TO DO: Turn the lines of the entries below into a JSON list of strings, one string per line, leaving out blank lines.

PROVIDED DATA:
• • • •
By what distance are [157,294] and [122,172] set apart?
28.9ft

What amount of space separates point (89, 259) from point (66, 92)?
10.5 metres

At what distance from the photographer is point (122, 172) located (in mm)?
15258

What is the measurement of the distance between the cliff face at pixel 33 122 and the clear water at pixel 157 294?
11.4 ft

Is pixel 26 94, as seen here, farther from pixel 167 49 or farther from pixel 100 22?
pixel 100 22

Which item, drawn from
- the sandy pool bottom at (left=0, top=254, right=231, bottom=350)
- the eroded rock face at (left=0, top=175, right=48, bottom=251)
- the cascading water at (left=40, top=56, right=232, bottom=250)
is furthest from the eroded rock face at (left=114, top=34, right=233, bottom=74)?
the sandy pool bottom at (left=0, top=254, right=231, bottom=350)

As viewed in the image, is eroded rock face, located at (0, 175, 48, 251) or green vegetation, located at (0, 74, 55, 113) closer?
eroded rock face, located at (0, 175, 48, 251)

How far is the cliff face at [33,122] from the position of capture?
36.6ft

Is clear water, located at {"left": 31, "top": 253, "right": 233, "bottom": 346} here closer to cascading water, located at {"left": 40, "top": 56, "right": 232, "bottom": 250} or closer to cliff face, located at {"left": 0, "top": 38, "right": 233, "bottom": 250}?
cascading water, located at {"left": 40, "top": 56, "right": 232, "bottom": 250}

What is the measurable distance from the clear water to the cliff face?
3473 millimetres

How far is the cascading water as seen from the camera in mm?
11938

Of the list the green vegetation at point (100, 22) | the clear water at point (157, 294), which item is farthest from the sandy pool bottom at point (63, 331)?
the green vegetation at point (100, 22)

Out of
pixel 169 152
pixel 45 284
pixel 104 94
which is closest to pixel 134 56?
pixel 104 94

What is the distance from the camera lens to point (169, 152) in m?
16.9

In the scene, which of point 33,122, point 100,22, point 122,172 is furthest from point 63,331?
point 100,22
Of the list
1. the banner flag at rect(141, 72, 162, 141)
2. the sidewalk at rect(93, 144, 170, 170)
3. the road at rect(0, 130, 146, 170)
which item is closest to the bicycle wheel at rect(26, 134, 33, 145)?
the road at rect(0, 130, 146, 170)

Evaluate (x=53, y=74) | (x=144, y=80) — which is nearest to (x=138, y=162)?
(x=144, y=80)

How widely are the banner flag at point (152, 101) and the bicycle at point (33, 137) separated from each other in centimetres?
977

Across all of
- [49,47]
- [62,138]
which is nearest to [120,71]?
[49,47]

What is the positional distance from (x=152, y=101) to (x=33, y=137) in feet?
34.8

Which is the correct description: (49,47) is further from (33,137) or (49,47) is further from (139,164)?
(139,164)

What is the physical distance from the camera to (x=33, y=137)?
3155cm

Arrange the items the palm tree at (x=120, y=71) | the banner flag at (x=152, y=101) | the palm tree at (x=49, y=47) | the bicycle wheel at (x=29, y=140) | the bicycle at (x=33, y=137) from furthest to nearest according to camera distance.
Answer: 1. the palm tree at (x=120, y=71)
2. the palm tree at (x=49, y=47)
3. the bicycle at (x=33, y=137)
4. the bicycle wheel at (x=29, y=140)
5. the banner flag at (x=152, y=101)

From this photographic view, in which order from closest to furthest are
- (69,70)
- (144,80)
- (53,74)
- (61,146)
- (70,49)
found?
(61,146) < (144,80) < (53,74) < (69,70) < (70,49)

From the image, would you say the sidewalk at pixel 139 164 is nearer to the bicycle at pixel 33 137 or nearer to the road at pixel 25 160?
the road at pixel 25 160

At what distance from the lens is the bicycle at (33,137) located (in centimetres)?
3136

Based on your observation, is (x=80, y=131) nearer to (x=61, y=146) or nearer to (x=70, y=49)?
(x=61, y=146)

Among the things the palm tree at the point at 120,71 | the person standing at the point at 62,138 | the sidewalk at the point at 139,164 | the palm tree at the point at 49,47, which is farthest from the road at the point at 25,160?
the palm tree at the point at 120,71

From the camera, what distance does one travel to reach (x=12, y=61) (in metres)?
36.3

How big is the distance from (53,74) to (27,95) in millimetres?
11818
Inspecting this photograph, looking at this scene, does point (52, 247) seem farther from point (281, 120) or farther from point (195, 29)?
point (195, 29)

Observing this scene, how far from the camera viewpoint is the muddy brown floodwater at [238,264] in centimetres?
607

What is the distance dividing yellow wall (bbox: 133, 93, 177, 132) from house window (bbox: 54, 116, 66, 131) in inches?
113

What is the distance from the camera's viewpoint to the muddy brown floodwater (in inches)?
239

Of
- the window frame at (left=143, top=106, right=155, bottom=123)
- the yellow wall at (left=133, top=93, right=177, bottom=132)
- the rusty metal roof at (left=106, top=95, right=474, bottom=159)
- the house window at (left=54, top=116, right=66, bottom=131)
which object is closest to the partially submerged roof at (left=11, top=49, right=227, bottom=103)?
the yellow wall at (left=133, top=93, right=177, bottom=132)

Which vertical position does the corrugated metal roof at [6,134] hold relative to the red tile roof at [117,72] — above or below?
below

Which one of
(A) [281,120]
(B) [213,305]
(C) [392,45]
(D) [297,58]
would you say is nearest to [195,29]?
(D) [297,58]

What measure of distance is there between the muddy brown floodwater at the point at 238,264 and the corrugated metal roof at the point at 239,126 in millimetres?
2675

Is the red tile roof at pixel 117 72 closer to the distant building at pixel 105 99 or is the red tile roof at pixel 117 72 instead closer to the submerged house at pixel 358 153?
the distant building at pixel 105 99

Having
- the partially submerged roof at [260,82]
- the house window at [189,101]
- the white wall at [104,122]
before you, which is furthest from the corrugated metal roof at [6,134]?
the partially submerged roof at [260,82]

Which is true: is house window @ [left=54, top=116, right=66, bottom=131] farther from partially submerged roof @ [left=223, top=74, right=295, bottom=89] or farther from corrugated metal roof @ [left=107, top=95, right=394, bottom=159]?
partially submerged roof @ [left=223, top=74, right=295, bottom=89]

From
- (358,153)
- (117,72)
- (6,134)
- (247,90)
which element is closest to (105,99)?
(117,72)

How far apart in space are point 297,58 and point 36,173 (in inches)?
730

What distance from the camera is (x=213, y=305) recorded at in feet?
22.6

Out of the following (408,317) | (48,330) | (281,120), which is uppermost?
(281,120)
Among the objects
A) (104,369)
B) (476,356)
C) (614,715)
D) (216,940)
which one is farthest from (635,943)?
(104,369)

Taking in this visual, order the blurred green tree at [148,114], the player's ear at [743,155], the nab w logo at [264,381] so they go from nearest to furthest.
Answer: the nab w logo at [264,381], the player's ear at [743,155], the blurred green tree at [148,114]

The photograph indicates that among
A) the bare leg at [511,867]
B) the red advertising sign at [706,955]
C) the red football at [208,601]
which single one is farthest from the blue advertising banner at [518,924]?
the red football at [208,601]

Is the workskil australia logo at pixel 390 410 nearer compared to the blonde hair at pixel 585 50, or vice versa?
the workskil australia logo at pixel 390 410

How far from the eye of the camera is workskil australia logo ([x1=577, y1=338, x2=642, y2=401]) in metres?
• • • •
COMPLETE OUTPUT:
[
  "By what distance are [157,294] and [122,172] set apart?",
  "28.9ft",
  "What amount of space separates point (89, 259) from point (66, 92)?",
  "10.5 metres",
  "At what distance from the photographer is point (122, 172) located (in mm)?",
  "15258",
  "What is the measurement of the distance between the cliff face at pixel 33 122 and the clear water at pixel 157 294?",
  "11.4 ft",
  "Is pixel 26 94, as seen here, farther from pixel 167 49 or farther from pixel 100 22?",
  "pixel 100 22",
  "Which item, drawn from",
  "- the sandy pool bottom at (left=0, top=254, right=231, bottom=350)",
  "- the eroded rock face at (left=0, top=175, right=48, bottom=251)",
  "- the cascading water at (left=40, top=56, right=232, bottom=250)",
  "is furthest from the eroded rock face at (left=114, top=34, right=233, bottom=74)?",
  "the sandy pool bottom at (left=0, top=254, right=231, bottom=350)",
  "As viewed in the image, is eroded rock face, located at (0, 175, 48, 251) or green vegetation, located at (0, 74, 55, 113) closer?",
  "eroded rock face, located at (0, 175, 48, 251)",
  "How far is the cliff face at [33,122] from the position of capture?",
  "36.6ft",
  "Is clear water, located at {\"left\": 31, \"top\": 253, \"right\": 233, \"bottom\": 346} here closer to cascading water, located at {\"left\": 40, \"top\": 56, \"right\": 232, \"bottom\": 250} or closer to cliff face, located at {\"left\": 0, \"top\": 38, \"right\": 233, \"bottom\": 250}?",
  "cascading water, located at {\"left\": 40, \"top\": 56, \"right\": 232, \"bottom\": 250}",
  "What is the measurable distance from the clear water to the cliff face?",
  "3473 millimetres",
  "How far is the cascading water as seen from the camera in mm?",
  "11938",
  "Of the list the green vegetation at point (100, 22) | the clear water at point (157, 294), which item is farthest from the sandy pool bottom at point (63, 331)?",
  "the green vegetation at point (100, 22)",
  "Out of",
  "pixel 169 152",
  "pixel 45 284",
  "pixel 104 94",
  "which is closest to pixel 134 56?",
  "pixel 104 94",
  "What is the distance from the camera lens to point (169, 152) in m?",
  "16.9",
  "In the scene, which of point 33,122, point 100,22, point 122,172 is furthest from point 63,331?",
  "point 100,22",
  "Of the list",
  "1. the banner flag at rect(141, 72, 162, 141)",
  "2. the sidewalk at rect(93, 144, 170, 170)",
  "3. the road at rect(0, 130, 146, 170)",
  "which item is closest to the bicycle wheel at rect(26, 134, 33, 145)?",
  "the road at rect(0, 130, 146, 170)",
  "Evaluate (x=53, y=74) | (x=144, y=80) — which is nearest to (x=138, y=162)?",
  "(x=144, y=80)",
  "How widely are the banner flag at point (152, 101) and the bicycle at point (33, 137) separated from each other in centimetres?",
  "977",
  "Across all of",
  "- [49,47]",
  "- [62,138]",
  "which is nearest to [120,71]?",
  "[49,47]",
  "What is the positional distance from (x=152, y=101) to (x=33, y=137) in feet?",
  "34.8",
  "Which is the correct description: (49,47) is further from (33,137) or (49,47) is further from (139,164)?",
  "(139,164)",
  "What is the physical distance from the camera to (x=33, y=137)?",
  "3155cm",
  "Arrange the items the palm tree at (x=120, y=71) | the banner flag at (x=152, y=101) | the palm tree at (x=49, y=47) | the bicycle wheel at (x=29, y=140) | the bicycle at (x=33, y=137) from furthest to nearest according to camera distance.",
  "Answer: 1. the palm tree at (x=120, y=71)",
  "2. the palm tree at (x=49, y=47)",
  "3. the bicycle at (x=33, y=137)",
  "4. the bicycle wheel at (x=29, y=140)",
  "5. the banner flag at (x=152, y=101)",
  "From this photographic view, in which order from closest to furthest are",
  "- (69,70)",
  "- (144,80)",
  "- (53,74)",
  "- (61,146)",
  "- (70,49)",
  "found?",
  "(61,146) < (144,80) < (53,74) < (69,70) < (70,49)",
  "From the image, would you say the sidewalk at pixel 139 164 is nearer to the bicycle at pixel 33 137 or nearer to the road at pixel 25 160?",
  "the road at pixel 25 160",
  "At what distance from the lens is the bicycle at (33,137) located (in centimetres)?",
  "3136",
  "Based on your observation, is (x=80, y=131) nearer to (x=61, y=146) or nearer to (x=70, y=49)?",
  "(x=61, y=146)",
  "Among the things the palm tree at the point at 120,71 | the person standing at the point at 62,138 | the sidewalk at the point at 139,164 | the palm tree at the point at 49,47, which is farthest from the road at the point at 25,160?",
  "the palm tree at the point at 120,71",
  "From the camera, what distance does one travel to reach (x=12, y=61) (in metres)?",
  "36.3",
  "How big is the distance from (53,74) to (27,95) in millimetres?",
  "11818",
  "Inspecting this photograph, looking at this scene, does point (52, 247) seem farther from point (281, 120) or farther from point (195, 29)?",
  "point (195, 29)",
  "Observing this scene, how far from the camera viewpoint is the muddy brown floodwater at [238,264] in centimetres?",
  "607",
  "What is the distance dividing yellow wall (bbox: 133, 93, 177, 132) from house window (bbox: 54, 116, 66, 131) in inches?",
  "113",
  "What is the distance from the camera's viewpoint to the muddy brown floodwater (in inches)?",
  "239",
  "Of",
  "- the window frame at (left=143, top=106, right=155, bottom=123)",
  "- the yellow wall at (left=133, top=93, right=177, bottom=132)",
  "- the rusty metal roof at (left=106, top=95, right=474, bottom=159)",
  "- the house window at (left=54, top=116, right=66, bottom=131)",
  "which object is closest to the partially submerged roof at (left=11, top=49, right=227, bottom=103)?",
  "the yellow wall at (left=133, top=93, right=177, bottom=132)",
  "Which vertical position does the corrugated metal roof at [6,134] hold relative to the red tile roof at [117,72] — above or below?",
  "below",
  "Which one of",
  "(A) [281,120]",
  "(B) [213,305]",
  "(C) [392,45]",
  "(D) [297,58]",
  "would you say is nearest to [195,29]?",
  "(D) [297,58]",
  "What measure of distance is there between the muddy brown floodwater at the point at 238,264 and the corrugated metal roof at the point at 239,126 in millimetres?",
  "2675",
  "Is the red tile roof at pixel 117 72 closer to the distant building at pixel 105 99 or is the red tile roof at pixel 117 72 instead closer to the submerged house at pixel 358 153?",
  "the distant building at pixel 105 99",
  "Having",
  "- the partially submerged roof at [260,82]",
  "- the house window at [189,101]",
  "- the white wall at [104,122]",
  "before you, which is furthest from the corrugated metal roof at [6,134]?",
  "the partially submerged roof at [260,82]",
  "Which is true: is house window @ [left=54, top=116, right=66, bottom=131] farther from partially submerged roof @ [left=223, top=74, right=295, bottom=89] or farther from corrugated metal roof @ [left=107, top=95, right=394, bottom=159]?",
  "partially submerged roof @ [left=223, top=74, right=295, bottom=89]",
  "From",
  "- (358,153)",
  "- (117,72)",
  "- (6,134)",
  "- (247,90)",
  "which element is closest to (105,99)?",
  "(117,72)",
  "How far apart in space are point 297,58 and point 36,173 (in inches)?",
  "730",
  "What distance from the camera is (x=213, y=305) recorded at in feet?",
  "22.6",
  "Out of the following (408,317) | (48,330) | (281,120), which is uppermost?",
  "(281,120)",
  "Among the objects",
  "A) (104,369)",
  "B) (476,356)",
  "C) (614,715)",
  "D) (216,940)",
  "which one is farthest from (635,943)?",
  "(104,369)",
  "Taking in this visual, order the blurred green tree at [148,114], the player's ear at [743,155], the nab w logo at [264,381] so they go from nearest to furthest.",
  "Answer: the nab w logo at [264,381], the player's ear at [743,155], the blurred green tree at [148,114]",
  "The photograph indicates that among",
  "A) the bare leg at [511,867]",
  "B) the red advertising sign at [706,955]",
  "C) the red football at [208,601]",
  "which single one is farthest from the blue advertising banner at [518,924]?",
  "the red football at [208,601]",
  "Is the workskil australia logo at pixel 390 410 nearer compared to the blonde hair at pixel 585 50, or vice versa?",
  "the workskil australia logo at pixel 390 410",
  "How far from the eye of the camera is workskil australia logo ([x1=577, y1=338, x2=642, y2=401]) in metres?"
]